Leaf shape for me is the same on all 3 that I have.


----------



## asukawashere

I would agree that they're all variations on R. rotundifolia. They're too similar to each other to be anything else. On the other hand, I sometimes also suspect that _all_ Rotala, except for R. indica, is secretly R. rotundifolia.

All kidding aside, though, I've grown 'Colorata', 'Singapore' and 'H'Ra' emersed in the same tub in the past, and they're pretty much completely indistinguishable. 'H'Ra' seems to have slightly narrower, more orangey leaves in submersed form, but emersed it just looks like the others...


----------



## miremonster

bigstick120 said:


> The Singapore to me look the same as the Colorata, maybe a little more orange, but its difficult to tell the difference.


As I suspected... different strains but hardly distinguishable, no chance to distinguish them if not cultivated together under equal conditions.

What to do in such cases as R. "Colorata" and "Singapore"? Either to say they are the same or negligibly different and to choose 1 of the trade names for them all, 
or to continue calling them with different names but admitting that they are hardly different?


----------



## Shad0w

I live in Singapore but I never heard rotala "Singapore" before


----------



## miremonster

Shad0w said:


> I live in Singapore but I never heard rotala "Singapore" before


Maybe the name was given by traders outside Singapore who got the Rotala from there. If so, it would be interesting from which nursery / company in Singapore, and if there is or was a different name for the plant.


----------



## herns

Rotala Singapore have smaller leaves than Rotala Colorata. This is the major distinction I found between the two.

http://www.aquaticplantcentral.com/...quariums/63496-rotala-sp-h-ra.html#post509406


----------



## armedbiggiet

I have the Singapore, tropica and the colorata in the same tank once. Singapore and tropica is like identical in every way(shape, size, color), it is more pinkish than colorata, plus bright green when there is some.

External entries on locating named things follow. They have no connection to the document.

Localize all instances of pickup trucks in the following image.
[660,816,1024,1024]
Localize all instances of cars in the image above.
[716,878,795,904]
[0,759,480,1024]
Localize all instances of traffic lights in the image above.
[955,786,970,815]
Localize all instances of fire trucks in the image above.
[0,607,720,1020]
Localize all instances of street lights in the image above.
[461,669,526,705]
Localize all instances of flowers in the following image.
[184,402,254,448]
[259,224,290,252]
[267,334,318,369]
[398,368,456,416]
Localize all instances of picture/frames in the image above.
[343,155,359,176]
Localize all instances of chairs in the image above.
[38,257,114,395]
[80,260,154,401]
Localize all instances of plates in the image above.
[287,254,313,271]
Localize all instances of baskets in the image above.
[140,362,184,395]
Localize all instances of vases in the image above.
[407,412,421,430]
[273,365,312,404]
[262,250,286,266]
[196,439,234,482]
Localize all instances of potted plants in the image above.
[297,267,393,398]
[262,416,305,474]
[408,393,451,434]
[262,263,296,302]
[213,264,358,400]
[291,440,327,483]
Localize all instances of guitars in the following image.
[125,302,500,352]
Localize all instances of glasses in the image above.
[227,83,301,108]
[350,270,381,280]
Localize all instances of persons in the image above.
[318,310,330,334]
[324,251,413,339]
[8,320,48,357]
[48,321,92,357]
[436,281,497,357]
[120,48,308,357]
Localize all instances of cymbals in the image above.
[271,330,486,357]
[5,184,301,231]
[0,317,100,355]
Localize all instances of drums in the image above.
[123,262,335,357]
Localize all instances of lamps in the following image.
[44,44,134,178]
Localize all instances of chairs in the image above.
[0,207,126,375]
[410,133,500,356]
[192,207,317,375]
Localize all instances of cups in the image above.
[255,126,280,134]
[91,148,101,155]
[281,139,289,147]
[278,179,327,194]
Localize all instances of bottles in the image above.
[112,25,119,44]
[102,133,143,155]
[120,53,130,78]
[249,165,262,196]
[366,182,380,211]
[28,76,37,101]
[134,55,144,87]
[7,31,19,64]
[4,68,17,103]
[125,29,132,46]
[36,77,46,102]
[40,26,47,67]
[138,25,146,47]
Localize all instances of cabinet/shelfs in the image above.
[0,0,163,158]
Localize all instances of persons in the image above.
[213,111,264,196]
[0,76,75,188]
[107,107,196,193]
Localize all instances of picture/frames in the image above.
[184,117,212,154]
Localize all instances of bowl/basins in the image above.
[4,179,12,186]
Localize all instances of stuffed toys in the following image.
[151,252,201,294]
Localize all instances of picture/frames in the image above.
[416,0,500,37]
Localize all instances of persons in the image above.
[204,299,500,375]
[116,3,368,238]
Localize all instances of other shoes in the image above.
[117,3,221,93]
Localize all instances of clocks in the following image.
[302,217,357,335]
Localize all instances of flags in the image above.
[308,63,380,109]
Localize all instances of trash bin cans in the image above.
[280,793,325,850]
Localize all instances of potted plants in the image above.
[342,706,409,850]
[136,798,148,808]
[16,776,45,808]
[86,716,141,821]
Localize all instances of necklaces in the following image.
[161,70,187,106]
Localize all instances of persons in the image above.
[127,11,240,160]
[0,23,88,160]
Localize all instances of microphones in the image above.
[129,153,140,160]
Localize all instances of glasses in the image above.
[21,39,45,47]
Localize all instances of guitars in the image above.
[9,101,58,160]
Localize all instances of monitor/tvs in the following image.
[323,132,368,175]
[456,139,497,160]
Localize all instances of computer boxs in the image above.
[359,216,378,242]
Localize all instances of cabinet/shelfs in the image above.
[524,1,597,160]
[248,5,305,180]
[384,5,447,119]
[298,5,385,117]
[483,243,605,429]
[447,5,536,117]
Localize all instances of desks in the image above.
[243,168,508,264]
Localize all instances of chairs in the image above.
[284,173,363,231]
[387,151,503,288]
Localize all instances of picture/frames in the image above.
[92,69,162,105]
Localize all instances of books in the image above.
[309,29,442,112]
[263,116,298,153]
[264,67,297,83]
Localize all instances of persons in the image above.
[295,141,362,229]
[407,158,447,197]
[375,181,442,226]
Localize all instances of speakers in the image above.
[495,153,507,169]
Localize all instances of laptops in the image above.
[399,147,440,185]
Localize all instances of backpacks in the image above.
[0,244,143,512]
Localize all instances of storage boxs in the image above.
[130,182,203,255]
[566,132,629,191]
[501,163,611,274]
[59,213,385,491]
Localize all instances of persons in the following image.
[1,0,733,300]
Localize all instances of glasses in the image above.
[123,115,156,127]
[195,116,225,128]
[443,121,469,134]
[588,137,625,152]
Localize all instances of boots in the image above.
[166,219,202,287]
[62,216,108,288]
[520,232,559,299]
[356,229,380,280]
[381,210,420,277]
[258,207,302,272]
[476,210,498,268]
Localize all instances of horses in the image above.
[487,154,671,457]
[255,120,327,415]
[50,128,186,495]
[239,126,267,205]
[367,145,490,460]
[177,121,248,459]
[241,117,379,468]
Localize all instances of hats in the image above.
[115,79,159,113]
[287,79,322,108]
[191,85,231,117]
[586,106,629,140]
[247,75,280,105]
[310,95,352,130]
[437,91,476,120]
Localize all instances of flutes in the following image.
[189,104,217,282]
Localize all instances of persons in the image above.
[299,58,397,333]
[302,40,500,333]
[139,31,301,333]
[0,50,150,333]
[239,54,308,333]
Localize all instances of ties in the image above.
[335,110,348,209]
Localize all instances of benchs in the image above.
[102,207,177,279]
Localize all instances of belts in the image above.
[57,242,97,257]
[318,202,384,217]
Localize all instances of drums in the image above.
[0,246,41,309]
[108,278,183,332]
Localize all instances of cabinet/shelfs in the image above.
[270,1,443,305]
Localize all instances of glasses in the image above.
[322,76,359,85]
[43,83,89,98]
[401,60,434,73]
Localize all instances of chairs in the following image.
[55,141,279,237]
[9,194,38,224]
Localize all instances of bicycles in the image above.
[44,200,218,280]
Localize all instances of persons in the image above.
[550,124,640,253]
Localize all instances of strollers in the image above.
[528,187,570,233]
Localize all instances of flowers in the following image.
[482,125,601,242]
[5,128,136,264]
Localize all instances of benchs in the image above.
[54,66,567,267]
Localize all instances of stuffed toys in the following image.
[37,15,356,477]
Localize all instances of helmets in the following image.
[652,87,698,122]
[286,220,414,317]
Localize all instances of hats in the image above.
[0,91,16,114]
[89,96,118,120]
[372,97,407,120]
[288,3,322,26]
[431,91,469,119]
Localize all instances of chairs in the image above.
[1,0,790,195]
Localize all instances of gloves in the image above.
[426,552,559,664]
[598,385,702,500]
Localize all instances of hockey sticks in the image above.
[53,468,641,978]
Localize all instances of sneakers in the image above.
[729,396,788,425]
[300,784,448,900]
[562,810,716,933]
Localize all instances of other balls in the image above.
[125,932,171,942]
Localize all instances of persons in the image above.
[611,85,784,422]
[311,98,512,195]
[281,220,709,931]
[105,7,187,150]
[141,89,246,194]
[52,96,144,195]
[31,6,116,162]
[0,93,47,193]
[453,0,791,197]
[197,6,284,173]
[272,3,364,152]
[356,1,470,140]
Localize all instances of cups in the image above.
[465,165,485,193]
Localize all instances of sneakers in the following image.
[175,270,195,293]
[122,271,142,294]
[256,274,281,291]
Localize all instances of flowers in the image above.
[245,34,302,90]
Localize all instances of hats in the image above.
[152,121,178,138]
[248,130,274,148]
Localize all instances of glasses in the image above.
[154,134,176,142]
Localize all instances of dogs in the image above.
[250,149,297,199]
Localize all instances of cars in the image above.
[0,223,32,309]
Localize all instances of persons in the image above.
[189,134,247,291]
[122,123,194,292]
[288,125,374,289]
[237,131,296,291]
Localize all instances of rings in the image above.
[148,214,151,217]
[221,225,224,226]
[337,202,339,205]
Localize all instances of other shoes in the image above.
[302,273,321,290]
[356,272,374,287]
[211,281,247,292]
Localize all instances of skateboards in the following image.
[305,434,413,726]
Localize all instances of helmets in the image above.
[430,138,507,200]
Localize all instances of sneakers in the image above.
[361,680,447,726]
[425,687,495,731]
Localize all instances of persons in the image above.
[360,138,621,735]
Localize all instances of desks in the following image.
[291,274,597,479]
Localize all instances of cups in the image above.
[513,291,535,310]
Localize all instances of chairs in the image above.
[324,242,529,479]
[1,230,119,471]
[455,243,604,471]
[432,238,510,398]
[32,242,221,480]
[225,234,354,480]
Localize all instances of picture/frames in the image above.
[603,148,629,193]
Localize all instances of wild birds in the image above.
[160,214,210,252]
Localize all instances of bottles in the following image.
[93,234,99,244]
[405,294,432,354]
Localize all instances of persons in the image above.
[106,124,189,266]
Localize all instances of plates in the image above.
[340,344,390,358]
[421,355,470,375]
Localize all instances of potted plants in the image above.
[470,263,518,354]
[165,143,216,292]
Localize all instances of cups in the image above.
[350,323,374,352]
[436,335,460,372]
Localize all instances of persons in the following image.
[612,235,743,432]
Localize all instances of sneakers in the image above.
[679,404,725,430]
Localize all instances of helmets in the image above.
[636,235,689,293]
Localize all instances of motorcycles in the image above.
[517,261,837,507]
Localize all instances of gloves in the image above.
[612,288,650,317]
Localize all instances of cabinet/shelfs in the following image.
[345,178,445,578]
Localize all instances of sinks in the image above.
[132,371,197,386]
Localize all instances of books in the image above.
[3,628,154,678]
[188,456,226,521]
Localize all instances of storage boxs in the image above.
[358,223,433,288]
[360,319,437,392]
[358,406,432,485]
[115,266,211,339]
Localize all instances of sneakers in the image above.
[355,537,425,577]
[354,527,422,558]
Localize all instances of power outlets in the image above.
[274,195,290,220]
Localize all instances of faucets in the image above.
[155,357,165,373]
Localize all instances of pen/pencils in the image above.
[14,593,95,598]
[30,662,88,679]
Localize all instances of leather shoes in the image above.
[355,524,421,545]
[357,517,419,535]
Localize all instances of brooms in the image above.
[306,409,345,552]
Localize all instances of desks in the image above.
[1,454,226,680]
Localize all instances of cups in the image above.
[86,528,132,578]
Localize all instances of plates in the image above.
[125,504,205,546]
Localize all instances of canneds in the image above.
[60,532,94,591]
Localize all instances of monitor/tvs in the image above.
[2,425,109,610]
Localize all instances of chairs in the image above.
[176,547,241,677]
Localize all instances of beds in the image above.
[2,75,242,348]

Colorata is bigger with deeper red, more orange sometime, if there is some green it is more a yellowish green. So I do think Singapore is tropica cause they don't cultivate aquatic plants like tropica do. Does Singapore have any native rotalas?


----------



## Mac120

Imo Rotala H´ra and Rotala Singapor look somehow the same.

There are
Rotala rotundifolia
Rotala Colorata (gets red)
Rotala Yao Yai (red stem and gets more reddish even without nutrition limitation)
Rotala Pink (looks like Rotala Green, but didnt have bending grow)
Rotala India Kramer (gets ochre-yellow/brown colour)
Rotala H´ra (less colours as Colorata and has bending grow)

Some Rotalas in compare:


----------



## acitydweller

even in 2013, its still confusing


----------